Page text |
==*==

Today vast amount of data is generated, compiled and kept in information repositories such as databases and data warehouses. Present information technology developed enough and powerful to retain any amount of data in an orderly manner. This paper deals with data mining process, more specifically with knowledge discovery. Notwithstanding, discovering applicable patterns, tendency, principles, relationships and deviations in great amounts of data, and making significant forecasts form it, yet, remains one of the primary challenges of the information era.
Key words: Knowledge discovery, data mining, components of knowledge discovery process
Modern business highly relies on data. Data turns to be a strategic asset for companies, which are obliged to stay vivid and competitive, similarly to scientific institutions, government, and society as the whole. The data comes from everywhere, ranging from purchases in local shop, satellite images, sensors to Internet. For instance, the Amazon collects and stores a huge amount information of their customers who visit its site; the NASA’s satellites generate terabytes of data every hour. This data is not only in the form of traditional numbers and text, but also sounds, images, and videos. Database and data warehouse technologies; including transactional, scientific and engineering, legacy and spatial, time-series text, and object-oriented databases; computer hardware and software; and automated data collection tools are nowadays so mature and powerful that they can store any amount of data in an organized and efficient way. Transformation, aggravation, analysis and synthesis should be done in order to discover crucial and interesting pattern. Therefore, knowledge discovery (KD) in databases is a promising solution and this paper is focused on explanation of how knowledge discovery is organized and contribute to organization. The article organized as follow Section 2 defines KD concept, Section 3 describes the process of knowledge discovery. In Section 4 overview of all components of the knowledge discovery process is provided. Finally, Section 5 provides conclusions and section 6 references.
Knowledge discovery is the nontrivial extraction of implicit, previously unknown, and potentially valid information from data. Knowledge discovery describes the process of automatically searching large volumes of data for patterns that can be considered knowledge about the data. It is often described as drawing out knowledge from the input data. Knowledge discovery evolved out of the Data mining domain, and is closely related to it both in terms of methodology and terminology. The most well-known branch of data mining is knowledge discovery, also known as Knowledge Discovery in Databases (KDD). Just as many other forms of knowledge discovery it creates abstractions of the input data. The knowledge obtained through the process may become additional data that can be used for further usage and discovery. . Knowledge discovery from existing software systems, also known as software mining is closely related to data mining, since existing software artifacts contain large value for risk management and business value, key for the evaluation and evolution of software systems. Instead of mining individual data sets, software mining focuses on metadata, such as process flows (e.g. data flows, control flows, & call maps), architecture, database schemas, and business rules/terms/process.

==*==

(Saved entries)
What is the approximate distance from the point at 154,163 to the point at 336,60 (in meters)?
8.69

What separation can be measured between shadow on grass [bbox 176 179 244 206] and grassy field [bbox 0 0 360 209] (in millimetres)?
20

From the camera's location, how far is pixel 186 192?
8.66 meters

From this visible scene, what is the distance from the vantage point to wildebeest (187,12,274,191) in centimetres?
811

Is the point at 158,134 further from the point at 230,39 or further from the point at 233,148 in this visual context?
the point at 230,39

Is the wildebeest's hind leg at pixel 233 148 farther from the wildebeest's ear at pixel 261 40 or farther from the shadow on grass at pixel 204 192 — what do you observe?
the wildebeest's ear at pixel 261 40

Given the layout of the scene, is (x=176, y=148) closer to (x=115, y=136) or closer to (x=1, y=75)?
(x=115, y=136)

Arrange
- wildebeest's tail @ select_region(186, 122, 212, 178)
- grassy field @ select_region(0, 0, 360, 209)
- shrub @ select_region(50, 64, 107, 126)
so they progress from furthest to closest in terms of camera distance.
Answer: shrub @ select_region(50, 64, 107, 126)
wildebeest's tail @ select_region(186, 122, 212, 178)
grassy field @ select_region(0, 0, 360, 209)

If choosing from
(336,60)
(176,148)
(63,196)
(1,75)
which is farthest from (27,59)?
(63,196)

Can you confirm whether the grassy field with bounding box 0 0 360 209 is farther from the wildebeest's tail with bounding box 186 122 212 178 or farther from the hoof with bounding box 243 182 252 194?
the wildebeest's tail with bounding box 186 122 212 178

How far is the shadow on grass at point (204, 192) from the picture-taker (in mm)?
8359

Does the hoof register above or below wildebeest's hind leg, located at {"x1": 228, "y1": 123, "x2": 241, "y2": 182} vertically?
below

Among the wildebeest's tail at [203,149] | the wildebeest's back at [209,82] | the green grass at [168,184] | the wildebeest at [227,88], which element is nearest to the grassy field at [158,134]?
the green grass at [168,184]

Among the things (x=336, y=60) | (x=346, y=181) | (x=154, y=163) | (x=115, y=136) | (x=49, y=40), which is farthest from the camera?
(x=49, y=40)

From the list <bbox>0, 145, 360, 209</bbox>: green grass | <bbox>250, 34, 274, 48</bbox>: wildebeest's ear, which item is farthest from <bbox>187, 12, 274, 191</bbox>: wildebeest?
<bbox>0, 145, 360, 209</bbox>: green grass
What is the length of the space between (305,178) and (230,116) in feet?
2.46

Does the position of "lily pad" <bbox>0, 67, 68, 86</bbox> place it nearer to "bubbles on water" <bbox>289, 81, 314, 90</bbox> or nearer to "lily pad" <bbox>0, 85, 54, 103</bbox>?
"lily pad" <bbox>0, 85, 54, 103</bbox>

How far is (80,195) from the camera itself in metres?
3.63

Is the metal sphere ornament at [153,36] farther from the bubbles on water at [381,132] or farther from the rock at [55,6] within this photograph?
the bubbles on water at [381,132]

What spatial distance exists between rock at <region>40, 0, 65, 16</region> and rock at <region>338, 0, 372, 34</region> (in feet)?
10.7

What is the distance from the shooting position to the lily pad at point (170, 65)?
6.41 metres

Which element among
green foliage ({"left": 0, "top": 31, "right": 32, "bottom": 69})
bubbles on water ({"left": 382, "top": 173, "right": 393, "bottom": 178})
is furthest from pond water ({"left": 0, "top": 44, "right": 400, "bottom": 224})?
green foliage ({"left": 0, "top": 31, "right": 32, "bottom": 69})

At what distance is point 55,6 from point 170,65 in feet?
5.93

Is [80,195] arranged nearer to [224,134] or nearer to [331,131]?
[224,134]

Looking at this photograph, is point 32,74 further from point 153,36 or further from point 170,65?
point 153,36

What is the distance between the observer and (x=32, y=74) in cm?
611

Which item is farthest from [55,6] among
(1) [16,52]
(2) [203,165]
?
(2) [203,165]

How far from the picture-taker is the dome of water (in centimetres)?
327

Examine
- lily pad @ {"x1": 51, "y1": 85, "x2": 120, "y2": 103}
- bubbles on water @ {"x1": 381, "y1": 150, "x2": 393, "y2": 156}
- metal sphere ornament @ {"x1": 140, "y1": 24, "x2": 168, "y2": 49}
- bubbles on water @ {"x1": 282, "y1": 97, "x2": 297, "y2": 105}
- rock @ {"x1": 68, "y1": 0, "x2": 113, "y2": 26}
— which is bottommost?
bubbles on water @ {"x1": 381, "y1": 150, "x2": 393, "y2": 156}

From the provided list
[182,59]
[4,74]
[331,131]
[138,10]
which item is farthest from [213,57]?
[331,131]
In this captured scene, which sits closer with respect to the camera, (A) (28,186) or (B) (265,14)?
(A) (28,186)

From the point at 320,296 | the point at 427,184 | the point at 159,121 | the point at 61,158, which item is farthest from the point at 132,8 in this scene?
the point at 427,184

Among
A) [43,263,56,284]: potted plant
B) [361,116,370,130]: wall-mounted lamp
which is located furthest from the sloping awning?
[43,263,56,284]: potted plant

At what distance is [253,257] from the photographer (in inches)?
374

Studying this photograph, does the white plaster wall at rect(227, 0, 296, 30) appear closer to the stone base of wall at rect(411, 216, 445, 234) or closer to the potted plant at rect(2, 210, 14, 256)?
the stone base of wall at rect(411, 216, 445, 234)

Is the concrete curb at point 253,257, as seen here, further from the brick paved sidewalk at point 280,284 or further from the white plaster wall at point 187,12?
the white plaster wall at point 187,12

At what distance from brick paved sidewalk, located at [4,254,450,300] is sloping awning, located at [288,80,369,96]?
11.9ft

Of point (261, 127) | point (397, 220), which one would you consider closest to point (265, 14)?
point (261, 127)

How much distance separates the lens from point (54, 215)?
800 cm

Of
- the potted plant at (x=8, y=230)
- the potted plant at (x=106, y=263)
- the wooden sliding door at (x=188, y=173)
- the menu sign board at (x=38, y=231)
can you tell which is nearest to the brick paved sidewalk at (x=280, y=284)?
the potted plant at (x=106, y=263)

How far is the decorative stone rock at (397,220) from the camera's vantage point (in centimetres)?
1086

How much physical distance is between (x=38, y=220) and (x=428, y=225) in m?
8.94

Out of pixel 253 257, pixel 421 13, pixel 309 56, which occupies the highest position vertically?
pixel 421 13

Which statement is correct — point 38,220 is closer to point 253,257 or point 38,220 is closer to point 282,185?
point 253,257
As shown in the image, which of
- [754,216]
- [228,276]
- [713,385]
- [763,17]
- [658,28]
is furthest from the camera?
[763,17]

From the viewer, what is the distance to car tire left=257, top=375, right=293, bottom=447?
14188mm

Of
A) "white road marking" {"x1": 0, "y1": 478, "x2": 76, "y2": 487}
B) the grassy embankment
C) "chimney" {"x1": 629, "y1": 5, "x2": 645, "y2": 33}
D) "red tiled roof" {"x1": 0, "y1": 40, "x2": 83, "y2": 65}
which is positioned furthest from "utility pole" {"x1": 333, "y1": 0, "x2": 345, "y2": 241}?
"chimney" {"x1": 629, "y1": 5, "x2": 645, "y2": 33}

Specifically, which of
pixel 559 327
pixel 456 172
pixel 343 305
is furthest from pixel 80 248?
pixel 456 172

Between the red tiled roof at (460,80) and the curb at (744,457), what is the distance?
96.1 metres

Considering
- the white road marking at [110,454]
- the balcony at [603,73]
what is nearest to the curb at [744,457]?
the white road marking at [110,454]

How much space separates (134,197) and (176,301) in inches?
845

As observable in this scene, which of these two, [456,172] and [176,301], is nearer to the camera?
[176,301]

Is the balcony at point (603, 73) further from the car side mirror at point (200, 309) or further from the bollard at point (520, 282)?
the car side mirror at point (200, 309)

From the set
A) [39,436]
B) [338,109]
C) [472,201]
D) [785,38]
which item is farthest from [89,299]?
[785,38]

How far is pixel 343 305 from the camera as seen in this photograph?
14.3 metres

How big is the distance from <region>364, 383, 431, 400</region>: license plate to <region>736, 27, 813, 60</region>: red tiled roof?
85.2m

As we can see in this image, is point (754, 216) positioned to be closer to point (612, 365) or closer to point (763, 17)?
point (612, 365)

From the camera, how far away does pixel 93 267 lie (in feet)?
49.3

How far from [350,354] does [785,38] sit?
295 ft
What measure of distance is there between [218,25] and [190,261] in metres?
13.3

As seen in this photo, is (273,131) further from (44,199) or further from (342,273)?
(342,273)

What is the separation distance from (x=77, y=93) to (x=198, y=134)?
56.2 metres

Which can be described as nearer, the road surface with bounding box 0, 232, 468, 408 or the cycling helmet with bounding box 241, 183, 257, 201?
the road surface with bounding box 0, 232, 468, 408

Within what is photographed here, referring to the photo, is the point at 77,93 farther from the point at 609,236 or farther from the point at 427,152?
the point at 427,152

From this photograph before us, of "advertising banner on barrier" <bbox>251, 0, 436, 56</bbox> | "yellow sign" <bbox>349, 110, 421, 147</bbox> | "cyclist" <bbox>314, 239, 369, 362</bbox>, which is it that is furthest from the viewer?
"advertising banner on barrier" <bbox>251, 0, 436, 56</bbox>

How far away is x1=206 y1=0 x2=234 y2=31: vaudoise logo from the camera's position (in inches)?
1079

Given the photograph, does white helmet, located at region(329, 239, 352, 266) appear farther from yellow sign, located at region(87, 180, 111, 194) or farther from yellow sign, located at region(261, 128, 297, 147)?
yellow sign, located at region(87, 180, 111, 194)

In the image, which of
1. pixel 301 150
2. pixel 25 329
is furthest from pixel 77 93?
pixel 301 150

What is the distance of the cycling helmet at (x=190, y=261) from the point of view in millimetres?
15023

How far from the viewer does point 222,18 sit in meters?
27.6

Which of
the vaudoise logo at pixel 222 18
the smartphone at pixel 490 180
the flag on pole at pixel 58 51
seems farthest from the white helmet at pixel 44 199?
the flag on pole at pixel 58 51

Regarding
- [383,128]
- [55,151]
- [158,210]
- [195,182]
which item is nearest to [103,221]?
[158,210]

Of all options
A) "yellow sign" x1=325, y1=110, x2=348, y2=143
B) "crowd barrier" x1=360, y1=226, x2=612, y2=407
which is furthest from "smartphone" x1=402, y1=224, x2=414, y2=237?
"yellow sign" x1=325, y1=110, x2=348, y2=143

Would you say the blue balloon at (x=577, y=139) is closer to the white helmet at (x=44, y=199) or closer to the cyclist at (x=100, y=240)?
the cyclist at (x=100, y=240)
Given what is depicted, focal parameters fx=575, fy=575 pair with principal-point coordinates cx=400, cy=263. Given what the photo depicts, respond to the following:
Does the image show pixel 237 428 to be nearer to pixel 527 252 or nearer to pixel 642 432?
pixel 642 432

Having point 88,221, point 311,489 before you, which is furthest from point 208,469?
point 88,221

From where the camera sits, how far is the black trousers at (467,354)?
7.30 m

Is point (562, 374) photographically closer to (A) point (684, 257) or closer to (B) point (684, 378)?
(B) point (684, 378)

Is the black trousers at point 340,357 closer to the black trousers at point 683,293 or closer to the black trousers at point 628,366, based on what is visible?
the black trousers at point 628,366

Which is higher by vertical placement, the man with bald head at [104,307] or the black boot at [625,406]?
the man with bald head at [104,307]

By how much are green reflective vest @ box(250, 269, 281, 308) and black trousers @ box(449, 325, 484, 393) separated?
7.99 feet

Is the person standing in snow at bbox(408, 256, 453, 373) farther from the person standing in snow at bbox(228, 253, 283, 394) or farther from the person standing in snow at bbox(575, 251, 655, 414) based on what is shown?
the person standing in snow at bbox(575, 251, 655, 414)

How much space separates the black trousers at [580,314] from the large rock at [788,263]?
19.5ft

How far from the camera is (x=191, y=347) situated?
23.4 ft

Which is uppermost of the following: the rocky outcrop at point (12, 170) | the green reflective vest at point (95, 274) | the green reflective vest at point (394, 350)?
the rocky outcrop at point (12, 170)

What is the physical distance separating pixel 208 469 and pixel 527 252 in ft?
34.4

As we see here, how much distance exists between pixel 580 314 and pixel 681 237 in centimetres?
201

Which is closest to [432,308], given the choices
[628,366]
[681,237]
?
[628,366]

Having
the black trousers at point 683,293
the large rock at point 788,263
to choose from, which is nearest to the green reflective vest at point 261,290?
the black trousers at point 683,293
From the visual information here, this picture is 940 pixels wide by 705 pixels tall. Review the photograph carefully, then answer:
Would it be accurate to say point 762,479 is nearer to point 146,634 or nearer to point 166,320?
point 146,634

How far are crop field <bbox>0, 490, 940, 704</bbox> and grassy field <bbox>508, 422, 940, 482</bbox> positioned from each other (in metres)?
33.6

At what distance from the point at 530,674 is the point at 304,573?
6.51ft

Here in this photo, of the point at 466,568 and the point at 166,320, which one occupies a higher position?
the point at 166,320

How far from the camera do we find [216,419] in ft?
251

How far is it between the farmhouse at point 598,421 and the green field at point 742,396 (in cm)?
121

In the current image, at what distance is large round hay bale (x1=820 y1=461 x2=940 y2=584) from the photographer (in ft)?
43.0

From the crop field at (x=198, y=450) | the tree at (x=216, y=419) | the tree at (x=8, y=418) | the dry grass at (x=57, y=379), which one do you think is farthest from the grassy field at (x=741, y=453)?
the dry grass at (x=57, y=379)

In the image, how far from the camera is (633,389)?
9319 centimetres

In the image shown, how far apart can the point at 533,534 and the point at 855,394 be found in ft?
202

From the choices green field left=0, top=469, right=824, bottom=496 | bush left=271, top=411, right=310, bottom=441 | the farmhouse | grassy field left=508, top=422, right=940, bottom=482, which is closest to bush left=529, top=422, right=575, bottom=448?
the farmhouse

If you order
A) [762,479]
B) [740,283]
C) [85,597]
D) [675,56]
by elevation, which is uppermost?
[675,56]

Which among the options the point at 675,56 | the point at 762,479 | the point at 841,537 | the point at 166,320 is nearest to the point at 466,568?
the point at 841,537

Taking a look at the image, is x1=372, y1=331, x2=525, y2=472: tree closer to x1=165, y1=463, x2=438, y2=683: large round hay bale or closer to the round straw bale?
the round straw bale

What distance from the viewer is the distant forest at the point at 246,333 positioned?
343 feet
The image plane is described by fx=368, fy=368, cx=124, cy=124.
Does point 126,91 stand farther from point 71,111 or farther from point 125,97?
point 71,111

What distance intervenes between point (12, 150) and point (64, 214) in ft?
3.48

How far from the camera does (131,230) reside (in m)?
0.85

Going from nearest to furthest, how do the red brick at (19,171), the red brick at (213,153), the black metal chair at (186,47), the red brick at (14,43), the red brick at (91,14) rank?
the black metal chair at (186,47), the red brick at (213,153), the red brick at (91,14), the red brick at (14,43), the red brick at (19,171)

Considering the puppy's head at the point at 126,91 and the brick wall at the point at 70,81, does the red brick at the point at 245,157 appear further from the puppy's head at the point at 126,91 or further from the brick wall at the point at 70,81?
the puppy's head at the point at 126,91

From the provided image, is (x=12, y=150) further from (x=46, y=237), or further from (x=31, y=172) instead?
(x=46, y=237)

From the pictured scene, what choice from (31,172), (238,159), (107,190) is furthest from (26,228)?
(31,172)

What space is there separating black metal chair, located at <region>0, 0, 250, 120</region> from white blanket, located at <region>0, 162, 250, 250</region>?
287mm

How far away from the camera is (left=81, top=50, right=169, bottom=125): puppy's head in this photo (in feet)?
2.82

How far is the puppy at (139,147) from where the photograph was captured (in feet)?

==*==

Jobs |
1 > Reproduce the passage of the knowledge discovery text that opens with the words containing "Today vast amount" and closes with "the information era.", word for word.
2 > From the records, write out without changes the part that opens with the line containing "As we can see" and closes with the line containing "56.2 metres".

Task answers |
1 >
Today vast amount of data is generated, compiled and kept in information repositories such as databases and data warehouses. Present information technology developed enough and powerful to retain any amount of data in an orderly manner. This paper deals with data mining process, more specifically with knowledge discovery. Notwithstanding, discovering applicable patterns, tendency, principles, relationships and deviations in great amounts of data, and making significant forecasts form it, yet, remains one of the primary challenges of the information era.

2 >
As we can see in this image, is point (754, 216) positioned to be closer to point (612, 365) or closer to point (763, 17)?
point (612, 365)

From the camera, how far away does pixel 93 267 lie (in feet)?
49.3

How far from [350,354] does [785,38] sit?
295 ft
What measure of distance is there between [218,25] and [190,261] in metres?
13.3

As seen in this photo, is (273,131) further from (44,199) or further from (342,273)?
(342,273)

What is the separation distance from (x=77, y=93) to (x=198, y=134)?
56.2 metres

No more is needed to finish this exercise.